But, there is this: It is a biblical truth that the One God sends is gentle and does not force himself upon us. As we read in Revelation, he simply "stands at the door and knocks." We have to decide whether or not to accept the grace and the guidance he offers to provide.

In these politically troubling times in our country, I find it interesting to read that 91% of the people in Washington who govern over us, 91% of the people who work in the Congress, the Senate, the White House, and on the Supreme Court, profess to be Christians - a word that means "those who are like Christ." I sometimes fantasize about what it would be like if those people in power who believe in Jesus would suddenly find the courage to follow him ... not just to acknowledge his reality, but even more so to obey his commandments even if those commandments, even if those commandments stood in stark contrast to their partisan loyalties. What would our country look like, and what could our country help the world look like, if people in power who claim to be Christians would courageously and consistently practice what they profess?

What would churches look like if we began to do the same? Wouldn't it be exciting to witness what it means to "rebuild the ancient ruins," as Isaiah put it ... to see what would happen if we would radically and dramatically begin to practice that which we preach? If we in our churches became as passionate about missions and justice and evangelization and worship and inclusiveness and kindness as we are about budget line items and what color carpet to lay down in the parlor, what miracles could our churches still accomplish in this world?

And even in our own personal lives, what potential lies untapped because we're determined to create our own dreams and forge our own paths without ever consulting the One who "stands at the door and knocks" but to whom the door is rarely fully opened? A man in a skilled nursing center, in his late 90s and confined to a wheelchair, spoke to me one of the most sobering statements I've ever heard. He simply said, "If I had it all over to do again, I would spend more time asking 'God, what do You want from me?' and less time asking, 'What do I want for myself?'"
☆ ☆ ☆
Check your understanding
1. According to the passage, what percentage of the people who govern in Washington profess to be Christians?
2. Reproduce the passage word for word, starting at "In these politically" and ending at "what they profess?".
The rows after this come from a separate source.

Saved data entries
☆ ☆ ☆
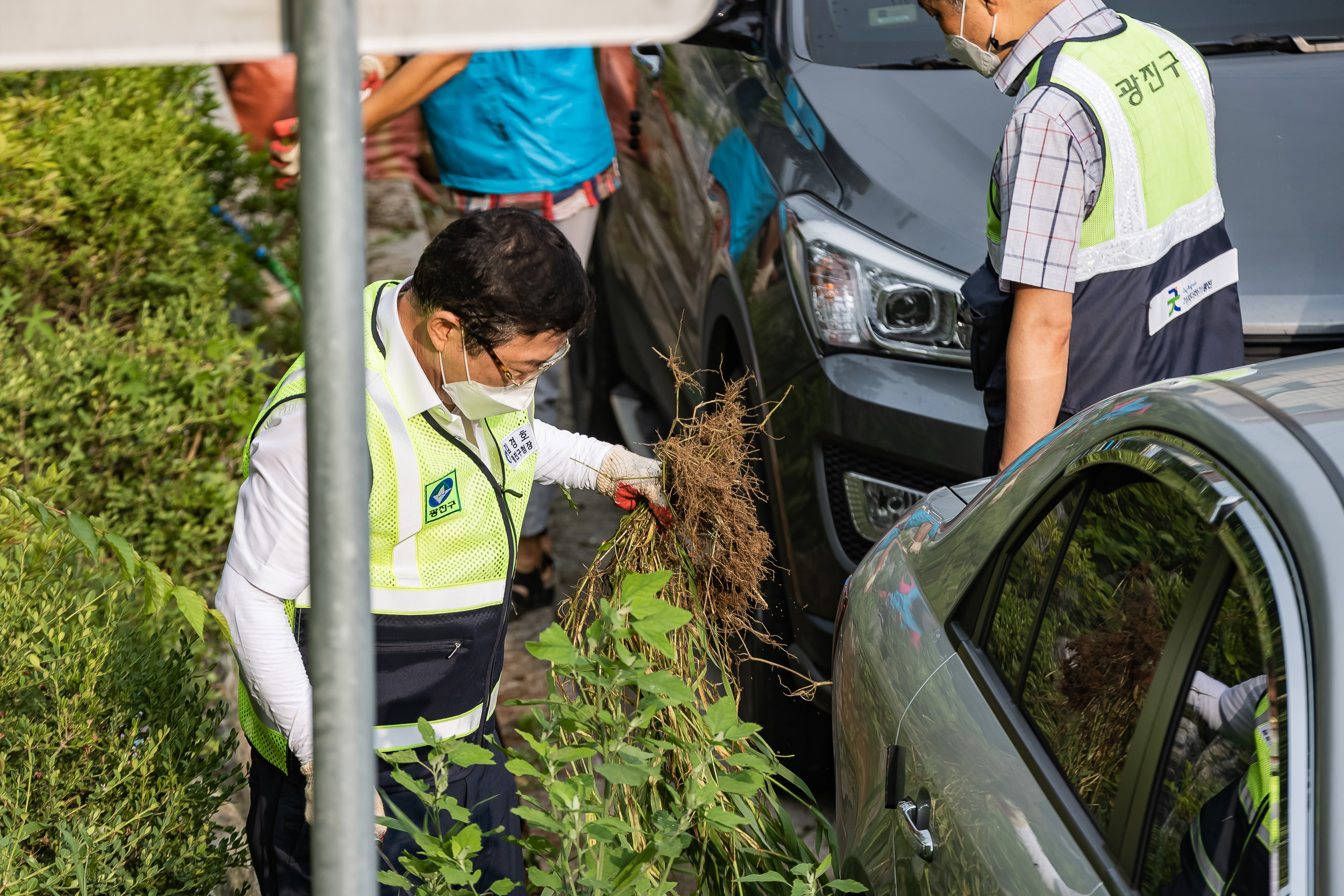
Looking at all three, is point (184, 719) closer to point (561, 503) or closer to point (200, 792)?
point (200, 792)

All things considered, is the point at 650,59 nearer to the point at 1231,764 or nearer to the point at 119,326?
the point at 119,326

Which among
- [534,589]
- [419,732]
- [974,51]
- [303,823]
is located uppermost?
[974,51]

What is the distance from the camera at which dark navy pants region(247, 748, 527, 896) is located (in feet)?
Answer: 7.18

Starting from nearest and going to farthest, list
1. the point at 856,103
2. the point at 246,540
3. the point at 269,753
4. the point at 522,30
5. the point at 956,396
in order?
the point at 522,30
the point at 246,540
the point at 269,753
the point at 956,396
the point at 856,103

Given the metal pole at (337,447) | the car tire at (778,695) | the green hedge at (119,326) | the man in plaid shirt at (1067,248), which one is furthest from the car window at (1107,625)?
the green hedge at (119,326)

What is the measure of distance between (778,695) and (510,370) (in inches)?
54.5

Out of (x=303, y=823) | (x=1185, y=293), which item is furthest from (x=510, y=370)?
(x=1185, y=293)

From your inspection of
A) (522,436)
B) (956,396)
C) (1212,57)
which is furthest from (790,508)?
(1212,57)

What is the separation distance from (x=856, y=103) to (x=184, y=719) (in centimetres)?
222

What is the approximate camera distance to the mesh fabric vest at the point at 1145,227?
2.37 meters

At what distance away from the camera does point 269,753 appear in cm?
221

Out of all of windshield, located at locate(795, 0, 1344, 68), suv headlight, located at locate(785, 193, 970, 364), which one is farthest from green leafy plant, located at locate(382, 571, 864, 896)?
windshield, located at locate(795, 0, 1344, 68)

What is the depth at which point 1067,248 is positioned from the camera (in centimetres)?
238

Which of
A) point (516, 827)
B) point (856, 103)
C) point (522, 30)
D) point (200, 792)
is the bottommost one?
point (516, 827)
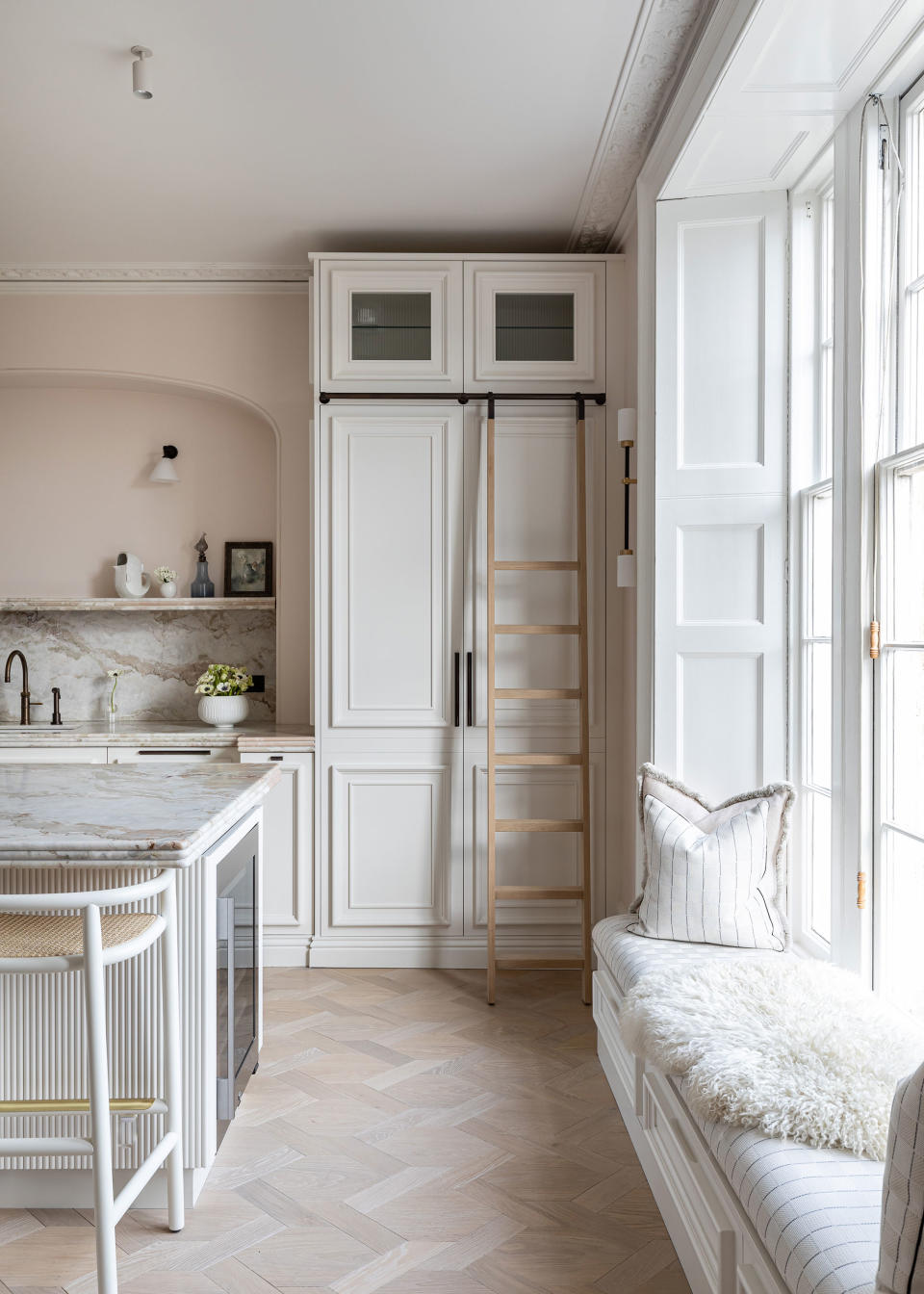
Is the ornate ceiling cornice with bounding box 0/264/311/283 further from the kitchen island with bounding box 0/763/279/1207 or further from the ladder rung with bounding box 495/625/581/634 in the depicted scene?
the kitchen island with bounding box 0/763/279/1207

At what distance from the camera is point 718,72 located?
2.28m

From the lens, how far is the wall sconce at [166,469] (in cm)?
443

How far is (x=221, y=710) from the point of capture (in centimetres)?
410

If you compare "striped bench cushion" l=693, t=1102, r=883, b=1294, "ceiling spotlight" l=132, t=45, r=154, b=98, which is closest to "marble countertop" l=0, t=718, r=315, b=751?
"ceiling spotlight" l=132, t=45, r=154, b=98

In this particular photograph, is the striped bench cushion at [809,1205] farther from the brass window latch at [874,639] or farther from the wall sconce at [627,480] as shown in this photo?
the wall sconce at [627,480]

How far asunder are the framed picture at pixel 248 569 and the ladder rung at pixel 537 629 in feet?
4.50

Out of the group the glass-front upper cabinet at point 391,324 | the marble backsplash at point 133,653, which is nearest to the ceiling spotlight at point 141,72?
the glass-front upper cabinet at point 391,324

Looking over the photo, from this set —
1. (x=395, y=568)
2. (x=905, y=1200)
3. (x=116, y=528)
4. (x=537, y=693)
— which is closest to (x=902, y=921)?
(x=905, y=1200)

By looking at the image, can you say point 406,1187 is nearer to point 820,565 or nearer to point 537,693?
point 537,693

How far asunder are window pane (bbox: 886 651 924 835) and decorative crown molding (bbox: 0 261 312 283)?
320cm

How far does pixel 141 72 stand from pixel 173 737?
242 centimetres

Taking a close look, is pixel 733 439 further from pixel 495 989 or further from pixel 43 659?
pixel 43 659

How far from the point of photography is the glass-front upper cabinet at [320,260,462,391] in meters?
3.83

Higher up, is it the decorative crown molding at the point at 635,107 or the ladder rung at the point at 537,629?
the decorative crown molding at the point at 635,107
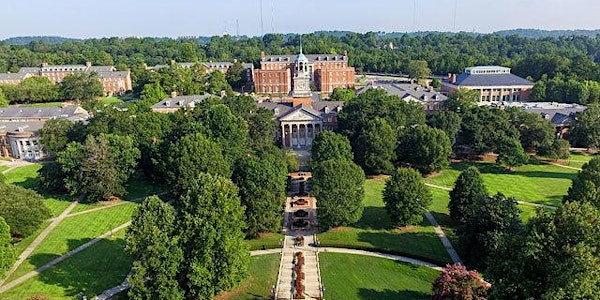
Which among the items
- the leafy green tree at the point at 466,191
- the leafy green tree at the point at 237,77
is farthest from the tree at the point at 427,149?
the leafy green tree at the point at 237,77

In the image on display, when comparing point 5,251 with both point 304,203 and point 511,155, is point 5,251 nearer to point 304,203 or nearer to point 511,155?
point 304,203

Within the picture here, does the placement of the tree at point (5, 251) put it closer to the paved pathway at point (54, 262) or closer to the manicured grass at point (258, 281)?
the paved pathway at point (54, 262)


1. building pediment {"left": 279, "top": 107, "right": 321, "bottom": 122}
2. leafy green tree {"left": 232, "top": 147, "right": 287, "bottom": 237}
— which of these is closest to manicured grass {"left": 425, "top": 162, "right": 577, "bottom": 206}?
leafy green tree {"left": 232, "top": 147, "right": 287, "bottom": 237}

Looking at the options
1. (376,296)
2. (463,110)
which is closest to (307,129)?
(463,110)

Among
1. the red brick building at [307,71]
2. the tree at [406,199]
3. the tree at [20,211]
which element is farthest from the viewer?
the red brick building at [307,71]

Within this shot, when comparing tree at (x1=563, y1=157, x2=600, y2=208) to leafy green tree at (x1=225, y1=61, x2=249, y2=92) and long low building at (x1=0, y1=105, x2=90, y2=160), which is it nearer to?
long low building at (x1=0, y1=105, x2=90, y2=160)

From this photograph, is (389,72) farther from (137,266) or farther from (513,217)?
(137,266)

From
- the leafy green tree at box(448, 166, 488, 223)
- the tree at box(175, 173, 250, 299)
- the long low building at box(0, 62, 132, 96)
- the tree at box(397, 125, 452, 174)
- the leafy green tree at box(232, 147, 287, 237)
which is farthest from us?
the long low building at box(0, 62, 132, 96)
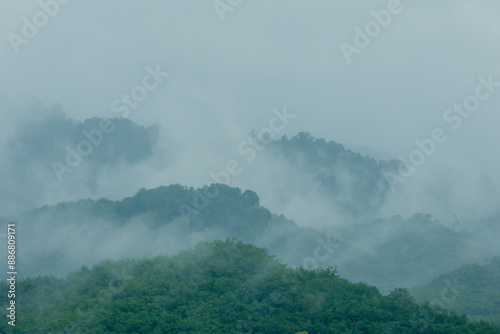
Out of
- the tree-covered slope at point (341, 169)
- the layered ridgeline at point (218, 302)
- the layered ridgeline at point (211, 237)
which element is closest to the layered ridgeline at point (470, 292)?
the layered ridgeline at point (218, 302)

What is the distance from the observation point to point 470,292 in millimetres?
30781

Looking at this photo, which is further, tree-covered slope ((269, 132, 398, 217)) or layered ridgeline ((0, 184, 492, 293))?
tree-covered slope ((269, 132, 398, 217))

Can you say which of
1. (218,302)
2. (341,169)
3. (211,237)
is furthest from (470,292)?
(341,169)

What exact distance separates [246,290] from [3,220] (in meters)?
28.1

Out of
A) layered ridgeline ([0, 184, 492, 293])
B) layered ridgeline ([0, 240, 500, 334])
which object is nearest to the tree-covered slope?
layered ridgeline ([0, 184, 492, 293])

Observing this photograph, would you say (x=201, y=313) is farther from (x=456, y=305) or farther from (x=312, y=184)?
(x=312, y=184)

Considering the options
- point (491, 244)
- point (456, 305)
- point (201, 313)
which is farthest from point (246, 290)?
point (491, 244)

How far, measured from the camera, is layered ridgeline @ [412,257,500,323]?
27.5m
☆ ☆ ☆
Solutions to the problems
1. 91%

2.
In these politically troubling times in our country, I find it interesting to read that 91% of the people in Washington who govern over us, 91% of the people who work in the Congress, the Senate, the White House, and on the Supreme Court, profess to be Christians - a word that means "those who are like Christ." I sometimes fantasize about what it would be like if those people in power who believe in Jesus would suddenly find the courage to follow him ... not just to acknowledge his reality, but even more so to obey his commandments even if those commandments, even if those commandments stood in stark contrast to their partisan loyalties. What would our country look like, and what could our country help the world look like, if people in power who claim to be Christians would courageously and consistently practice what they profess?